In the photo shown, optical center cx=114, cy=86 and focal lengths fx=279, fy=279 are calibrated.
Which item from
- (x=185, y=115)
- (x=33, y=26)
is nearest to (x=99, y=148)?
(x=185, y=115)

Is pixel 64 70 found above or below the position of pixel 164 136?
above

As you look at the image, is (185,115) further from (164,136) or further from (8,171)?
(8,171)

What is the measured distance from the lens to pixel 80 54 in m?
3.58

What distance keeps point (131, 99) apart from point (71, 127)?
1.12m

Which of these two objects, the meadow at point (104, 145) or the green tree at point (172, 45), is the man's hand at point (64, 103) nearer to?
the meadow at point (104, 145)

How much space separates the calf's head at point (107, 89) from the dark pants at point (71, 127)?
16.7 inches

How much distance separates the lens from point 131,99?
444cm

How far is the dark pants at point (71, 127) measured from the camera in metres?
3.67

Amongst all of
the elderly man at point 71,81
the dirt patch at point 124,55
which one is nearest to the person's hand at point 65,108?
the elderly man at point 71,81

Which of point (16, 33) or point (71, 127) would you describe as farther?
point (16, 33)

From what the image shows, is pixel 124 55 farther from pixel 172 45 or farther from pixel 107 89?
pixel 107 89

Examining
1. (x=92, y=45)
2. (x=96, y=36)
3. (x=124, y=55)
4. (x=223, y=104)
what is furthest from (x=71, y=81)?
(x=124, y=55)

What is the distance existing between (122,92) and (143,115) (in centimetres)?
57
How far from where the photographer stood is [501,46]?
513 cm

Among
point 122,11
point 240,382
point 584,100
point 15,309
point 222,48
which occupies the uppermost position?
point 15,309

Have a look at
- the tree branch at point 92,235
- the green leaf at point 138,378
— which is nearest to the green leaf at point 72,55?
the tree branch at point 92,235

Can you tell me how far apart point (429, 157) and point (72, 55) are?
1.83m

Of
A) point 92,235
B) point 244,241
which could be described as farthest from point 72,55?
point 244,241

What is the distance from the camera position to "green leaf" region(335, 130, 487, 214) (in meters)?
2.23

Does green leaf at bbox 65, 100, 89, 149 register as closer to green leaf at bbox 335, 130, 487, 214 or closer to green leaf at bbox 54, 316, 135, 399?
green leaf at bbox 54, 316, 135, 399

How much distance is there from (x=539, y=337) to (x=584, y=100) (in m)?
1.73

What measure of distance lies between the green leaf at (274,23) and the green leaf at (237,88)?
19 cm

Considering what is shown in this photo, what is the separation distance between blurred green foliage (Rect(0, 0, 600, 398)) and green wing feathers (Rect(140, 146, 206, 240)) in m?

○ ○ ○ ○ ○ ○ ○

• **What this task involves**:
Give the entries as a Markdown table with columns Row and Line, from the line with "Amongst all of" up to and including the last line of the entries. Leave out blank lines.

• **Solution to this task**:
| Row | Line |
|---|---|
| 1 | Amongst all of |
| 2 | the elderly man at point 71,81 |
| 3 | the dirt patch at point 124,55 |
| 4 | which one is nearest to the person's hand at point 65,108? |
| 5 | the elderly man at point 71,81 |
| 6 | Which of point (16, 33) or point (71, 127) would you describe as farther? |
| 7 | point (16, 33) |
| 8 | From what the image shows, is pixel 124 55 farther from pixel 172 45 or farther from pixel 107 89? |
| 9 | pixel 107 89 |
| 10 | Examining |
| 11 | 1. (x=92, y=45) |
| 12 | 2. (x=96, y=36) |
| 13 | 3. (x=124, y=55) |
| 14 | 4. (x=223, y=104) |
| 15 | what is furthest from (x=71, y=81)? |
| 16 | (x=124, y=55) |
| 17 | What is the distance existing between (122,92) and (143,115) (in centimetres)? |
| 18 | 57 |
| 19 | How far from where the photographer stood is [501,46]? |
| 20 | 513 cm |
| 21 | Among |
| 22 | point 122,11 |
| 23 | point 240,382 |
| 24 | point 584,100 |
| 25 | point 15,309 |
| 26 | point 222,48 |
| 27 | which occupies the uppermost position? |
| 28 | point 15,309 |
| 29 | Have a look at |
| 30 | - the tree branch at point 92,235 |
| 31 | - the green leaf at point 138,378 |
| 32 | — which is nearest to the green leaf at point 72,55? |
| 33 | the tree branch at point 92,235 |
| 34 | Can you tell me how far apart point (429, 157) and point (72, 55) are? |
| 35 | 1.83m |
| 36 | Of |
| 37 | A) point 92,235 |
| 38 | B) point 244,241 |
| 39 | which could be described as farthest from point 72,55? |
| 40 | point 244,241 |
| 41 | What is the distance from the camera position to "green leaf" region(335, 130, 487, 214) (in meters)? |
| 42 | 2.23 |
| 43 | Does green leaf at bbox 65, 100, 89, 149 register as closer to green leaf at bbox 335, 130, 487, 214 or closer to green leaf at bbox 54, 316, 135, 399? |
| 44 | green leaf at bbox 54, 316, 135, 399 |
| 45 | How much distance is there from (x=539, y=337) to (x=584, y=100) (in m)? |
| 46 | 1.73 |
| 47 | What measure of distance lies between the green leaf at (274,23) and the green leaf at (237,88)? |
| 48 | 19 cm |
| 49 | Considering what is shown in this photo, what is the separation distance between blurred green foliage (Rect(0, 0, 600, 398)) and green wing feathers (Rect(140, 146, 206, 240)) in m? |